DATASET –
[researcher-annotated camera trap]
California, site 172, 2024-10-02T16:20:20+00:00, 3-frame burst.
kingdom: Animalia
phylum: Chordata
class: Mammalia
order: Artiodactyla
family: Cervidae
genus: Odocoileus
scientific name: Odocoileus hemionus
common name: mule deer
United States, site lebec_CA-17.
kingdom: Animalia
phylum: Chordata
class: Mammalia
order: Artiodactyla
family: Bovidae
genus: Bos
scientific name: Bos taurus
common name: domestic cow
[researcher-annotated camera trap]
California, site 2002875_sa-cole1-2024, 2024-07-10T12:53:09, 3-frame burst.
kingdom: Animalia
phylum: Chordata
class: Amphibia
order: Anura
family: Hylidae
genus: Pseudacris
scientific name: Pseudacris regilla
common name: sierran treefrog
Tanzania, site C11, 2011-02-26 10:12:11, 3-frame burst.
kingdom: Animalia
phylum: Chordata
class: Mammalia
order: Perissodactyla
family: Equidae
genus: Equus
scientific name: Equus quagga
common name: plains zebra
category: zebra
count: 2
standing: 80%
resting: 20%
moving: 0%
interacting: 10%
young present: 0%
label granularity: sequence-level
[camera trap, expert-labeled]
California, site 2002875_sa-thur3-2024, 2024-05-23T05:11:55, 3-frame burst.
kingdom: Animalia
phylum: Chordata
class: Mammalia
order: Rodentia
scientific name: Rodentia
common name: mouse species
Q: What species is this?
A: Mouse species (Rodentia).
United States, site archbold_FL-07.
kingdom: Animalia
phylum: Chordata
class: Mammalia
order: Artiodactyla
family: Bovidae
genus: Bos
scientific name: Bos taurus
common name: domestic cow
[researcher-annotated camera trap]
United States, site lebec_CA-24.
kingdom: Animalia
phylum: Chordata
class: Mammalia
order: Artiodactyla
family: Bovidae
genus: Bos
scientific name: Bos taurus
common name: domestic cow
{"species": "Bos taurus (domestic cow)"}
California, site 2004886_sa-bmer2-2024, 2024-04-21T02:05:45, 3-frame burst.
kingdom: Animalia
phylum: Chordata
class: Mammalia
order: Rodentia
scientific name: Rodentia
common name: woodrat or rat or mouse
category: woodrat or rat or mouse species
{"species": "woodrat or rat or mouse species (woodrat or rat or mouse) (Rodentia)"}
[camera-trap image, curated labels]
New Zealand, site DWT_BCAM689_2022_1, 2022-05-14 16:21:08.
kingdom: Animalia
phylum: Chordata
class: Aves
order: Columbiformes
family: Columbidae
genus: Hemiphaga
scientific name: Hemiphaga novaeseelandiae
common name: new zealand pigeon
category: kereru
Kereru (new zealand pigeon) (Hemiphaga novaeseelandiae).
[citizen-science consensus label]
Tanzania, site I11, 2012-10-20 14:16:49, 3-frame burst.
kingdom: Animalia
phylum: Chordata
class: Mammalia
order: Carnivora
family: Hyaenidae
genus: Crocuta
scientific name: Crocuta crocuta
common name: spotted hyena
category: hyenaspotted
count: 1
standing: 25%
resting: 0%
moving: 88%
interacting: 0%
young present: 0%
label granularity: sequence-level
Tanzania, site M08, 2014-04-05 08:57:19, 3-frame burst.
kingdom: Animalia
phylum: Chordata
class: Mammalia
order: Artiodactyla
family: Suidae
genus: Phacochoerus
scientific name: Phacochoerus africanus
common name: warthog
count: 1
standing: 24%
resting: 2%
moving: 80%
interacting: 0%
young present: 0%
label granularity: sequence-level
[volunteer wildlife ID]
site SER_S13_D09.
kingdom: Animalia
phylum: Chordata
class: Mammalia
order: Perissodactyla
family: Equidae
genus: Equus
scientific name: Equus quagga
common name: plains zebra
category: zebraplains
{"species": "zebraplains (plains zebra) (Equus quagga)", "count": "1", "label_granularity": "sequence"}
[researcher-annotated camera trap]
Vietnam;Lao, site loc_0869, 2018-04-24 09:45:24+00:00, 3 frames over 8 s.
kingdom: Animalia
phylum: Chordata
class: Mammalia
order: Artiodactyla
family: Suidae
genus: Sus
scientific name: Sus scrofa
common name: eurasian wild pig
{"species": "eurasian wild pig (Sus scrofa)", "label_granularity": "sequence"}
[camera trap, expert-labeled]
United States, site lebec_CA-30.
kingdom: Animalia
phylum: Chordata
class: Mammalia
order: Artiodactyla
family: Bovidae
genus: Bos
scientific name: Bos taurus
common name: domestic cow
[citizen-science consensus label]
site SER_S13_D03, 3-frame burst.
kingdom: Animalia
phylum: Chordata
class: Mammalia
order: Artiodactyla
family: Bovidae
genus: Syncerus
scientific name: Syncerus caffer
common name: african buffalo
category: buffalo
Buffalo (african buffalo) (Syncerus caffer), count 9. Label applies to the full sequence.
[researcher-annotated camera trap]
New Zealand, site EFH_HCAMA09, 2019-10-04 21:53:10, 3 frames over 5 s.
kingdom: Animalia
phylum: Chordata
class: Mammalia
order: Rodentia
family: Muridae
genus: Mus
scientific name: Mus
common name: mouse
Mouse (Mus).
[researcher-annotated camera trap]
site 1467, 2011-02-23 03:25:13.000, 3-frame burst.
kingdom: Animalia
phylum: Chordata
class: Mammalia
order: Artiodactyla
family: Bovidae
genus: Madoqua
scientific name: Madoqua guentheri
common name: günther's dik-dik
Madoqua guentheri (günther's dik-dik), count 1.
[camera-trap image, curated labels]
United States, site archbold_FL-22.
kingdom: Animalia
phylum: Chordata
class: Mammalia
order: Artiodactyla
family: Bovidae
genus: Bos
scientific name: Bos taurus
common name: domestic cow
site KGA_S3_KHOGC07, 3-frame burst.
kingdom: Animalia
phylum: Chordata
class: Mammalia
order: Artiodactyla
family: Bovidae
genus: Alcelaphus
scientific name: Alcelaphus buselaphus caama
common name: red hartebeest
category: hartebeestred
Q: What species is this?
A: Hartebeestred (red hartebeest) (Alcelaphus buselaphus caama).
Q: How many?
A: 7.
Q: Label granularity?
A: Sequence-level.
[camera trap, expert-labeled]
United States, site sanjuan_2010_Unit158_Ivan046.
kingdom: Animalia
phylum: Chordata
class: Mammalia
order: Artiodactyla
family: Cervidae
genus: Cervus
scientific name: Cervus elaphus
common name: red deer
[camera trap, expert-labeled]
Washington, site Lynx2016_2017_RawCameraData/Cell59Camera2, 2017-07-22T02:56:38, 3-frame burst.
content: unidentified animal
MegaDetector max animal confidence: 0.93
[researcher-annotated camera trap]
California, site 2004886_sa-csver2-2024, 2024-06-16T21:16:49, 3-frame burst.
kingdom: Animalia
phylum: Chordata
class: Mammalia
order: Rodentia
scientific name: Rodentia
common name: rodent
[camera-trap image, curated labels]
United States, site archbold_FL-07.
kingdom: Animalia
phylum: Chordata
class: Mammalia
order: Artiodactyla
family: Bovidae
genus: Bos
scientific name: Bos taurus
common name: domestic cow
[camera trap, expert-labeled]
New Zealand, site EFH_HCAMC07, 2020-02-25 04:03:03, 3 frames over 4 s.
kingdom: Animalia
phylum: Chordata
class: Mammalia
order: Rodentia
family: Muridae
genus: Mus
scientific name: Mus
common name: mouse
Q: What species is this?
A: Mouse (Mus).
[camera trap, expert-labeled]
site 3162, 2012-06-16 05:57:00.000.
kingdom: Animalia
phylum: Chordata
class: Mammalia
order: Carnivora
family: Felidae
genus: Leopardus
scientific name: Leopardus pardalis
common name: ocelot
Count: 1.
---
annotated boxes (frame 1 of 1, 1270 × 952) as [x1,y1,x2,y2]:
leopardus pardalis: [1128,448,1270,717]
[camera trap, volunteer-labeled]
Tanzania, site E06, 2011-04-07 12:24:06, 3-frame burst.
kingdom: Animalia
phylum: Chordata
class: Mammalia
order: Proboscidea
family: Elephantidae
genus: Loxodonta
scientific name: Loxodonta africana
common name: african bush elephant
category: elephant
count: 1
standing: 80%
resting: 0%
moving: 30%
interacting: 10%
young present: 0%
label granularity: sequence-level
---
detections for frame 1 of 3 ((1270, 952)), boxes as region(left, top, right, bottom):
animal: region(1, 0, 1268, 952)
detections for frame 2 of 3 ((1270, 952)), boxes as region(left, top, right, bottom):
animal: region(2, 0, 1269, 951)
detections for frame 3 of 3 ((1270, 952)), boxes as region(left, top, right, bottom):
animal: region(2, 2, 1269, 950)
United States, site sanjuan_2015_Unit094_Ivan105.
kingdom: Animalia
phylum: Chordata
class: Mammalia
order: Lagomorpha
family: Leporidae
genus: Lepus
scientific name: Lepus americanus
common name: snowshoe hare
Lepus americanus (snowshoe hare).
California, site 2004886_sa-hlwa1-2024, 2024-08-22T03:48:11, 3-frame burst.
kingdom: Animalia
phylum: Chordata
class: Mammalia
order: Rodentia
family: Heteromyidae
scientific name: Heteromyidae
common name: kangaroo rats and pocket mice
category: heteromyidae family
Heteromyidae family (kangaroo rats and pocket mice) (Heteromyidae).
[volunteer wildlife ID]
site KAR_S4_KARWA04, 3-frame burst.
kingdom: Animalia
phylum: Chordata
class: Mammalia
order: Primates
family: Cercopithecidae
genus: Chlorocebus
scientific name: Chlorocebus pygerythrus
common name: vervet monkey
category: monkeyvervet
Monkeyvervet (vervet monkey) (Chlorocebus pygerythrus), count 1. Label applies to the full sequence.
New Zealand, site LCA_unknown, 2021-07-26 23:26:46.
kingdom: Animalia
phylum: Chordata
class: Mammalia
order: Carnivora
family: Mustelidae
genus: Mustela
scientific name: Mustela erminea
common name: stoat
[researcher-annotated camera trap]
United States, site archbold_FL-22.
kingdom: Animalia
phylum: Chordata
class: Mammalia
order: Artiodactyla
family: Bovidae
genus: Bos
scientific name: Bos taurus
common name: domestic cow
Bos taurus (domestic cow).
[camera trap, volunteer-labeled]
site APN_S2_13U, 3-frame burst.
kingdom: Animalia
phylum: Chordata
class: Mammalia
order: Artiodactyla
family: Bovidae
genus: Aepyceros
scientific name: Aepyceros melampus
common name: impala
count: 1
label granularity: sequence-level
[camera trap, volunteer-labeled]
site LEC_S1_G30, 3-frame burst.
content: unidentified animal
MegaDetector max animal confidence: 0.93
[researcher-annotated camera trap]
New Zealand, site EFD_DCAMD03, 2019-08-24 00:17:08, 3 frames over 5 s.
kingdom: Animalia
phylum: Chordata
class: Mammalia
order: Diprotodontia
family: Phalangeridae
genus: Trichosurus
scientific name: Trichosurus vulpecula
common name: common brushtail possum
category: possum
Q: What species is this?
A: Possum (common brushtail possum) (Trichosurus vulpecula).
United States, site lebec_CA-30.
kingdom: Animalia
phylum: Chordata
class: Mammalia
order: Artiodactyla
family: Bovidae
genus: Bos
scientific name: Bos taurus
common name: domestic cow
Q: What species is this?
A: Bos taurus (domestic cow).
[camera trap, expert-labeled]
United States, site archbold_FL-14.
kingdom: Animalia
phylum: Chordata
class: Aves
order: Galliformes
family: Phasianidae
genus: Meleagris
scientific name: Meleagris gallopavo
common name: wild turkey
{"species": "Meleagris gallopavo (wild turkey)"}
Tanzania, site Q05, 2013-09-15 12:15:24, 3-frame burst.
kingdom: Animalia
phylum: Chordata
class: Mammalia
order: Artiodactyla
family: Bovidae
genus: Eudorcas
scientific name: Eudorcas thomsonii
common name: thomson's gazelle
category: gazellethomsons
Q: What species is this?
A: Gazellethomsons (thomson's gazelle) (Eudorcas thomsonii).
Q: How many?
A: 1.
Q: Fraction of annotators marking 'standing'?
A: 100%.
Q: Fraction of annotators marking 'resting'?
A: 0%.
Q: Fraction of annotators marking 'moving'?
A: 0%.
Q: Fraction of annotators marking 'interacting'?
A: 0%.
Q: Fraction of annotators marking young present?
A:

ACTIVITY –
Could you return exactly the stretch of the data above that starts at the line with "class: Amphibia" and ends at the line with "category: woodrat or rat or mouse species", both lines included?

REPLY TO THE EXERCISE –
class: Amphibia
order: Anura
family: Hylidae
genus: Pseudacris
scientific name: Pseudacris regilla
common name: sierran treefrog
Tanzania, site C11, 2011-02-26 10:12:11, 3-frame burst.
kingdom: Animalia
phylum: Chordata
class: Mammalia
order: Perissodactyla
family: Equidae
genus: Equus
scientific name: Equus quagga
common name: plains zebra
category: zebra
count: 2
standing: 80%
resting: 20%
moving: 0%
interacting: 10%
young present: 0%
label granularity: sequence-level
[camera trap, expert-labeled]
California, site 2002875_sa-thur3-2024, 2024-05-23T05:11:55, 3-frame burst.
kingdom: Animalia
phylum: Chordata
class: Mammalia
order: Rodentia
scientific name: Rodentia
common name: mouse species
Q: What species is this?
A: Mouse species (Rodentia).
United States, site archbold_FL-07.
kingdom: Animalia
phylum: Chordata
class: Mammalia
order: Artiodactyla
family: Bovidae
genus: Bos
scientific name: Bos taurus
common name: domestic cow
[researcher-annotated camera trap]
United States, site lebec_CA-24.
kingdom: Animalia
phylum: Chordata
class: Mammalia
order: Artiodactyla
family: Bovidae
genus: Bos
scientific name: Bos taurus
common name: domestic cow
{"species": "Bos taurus (domestic cow)"}
California, site 2004886_sa-bmer2-2024, 2024-04-21T02:05:45, 3-frame burst.
kingdom: Animalia
phylum: Chordata
class: Mammalia
order: Rodentia
scientific name: Rodentia
common name: woodrat or rat or mouse
category: woodrat or rat or mouse species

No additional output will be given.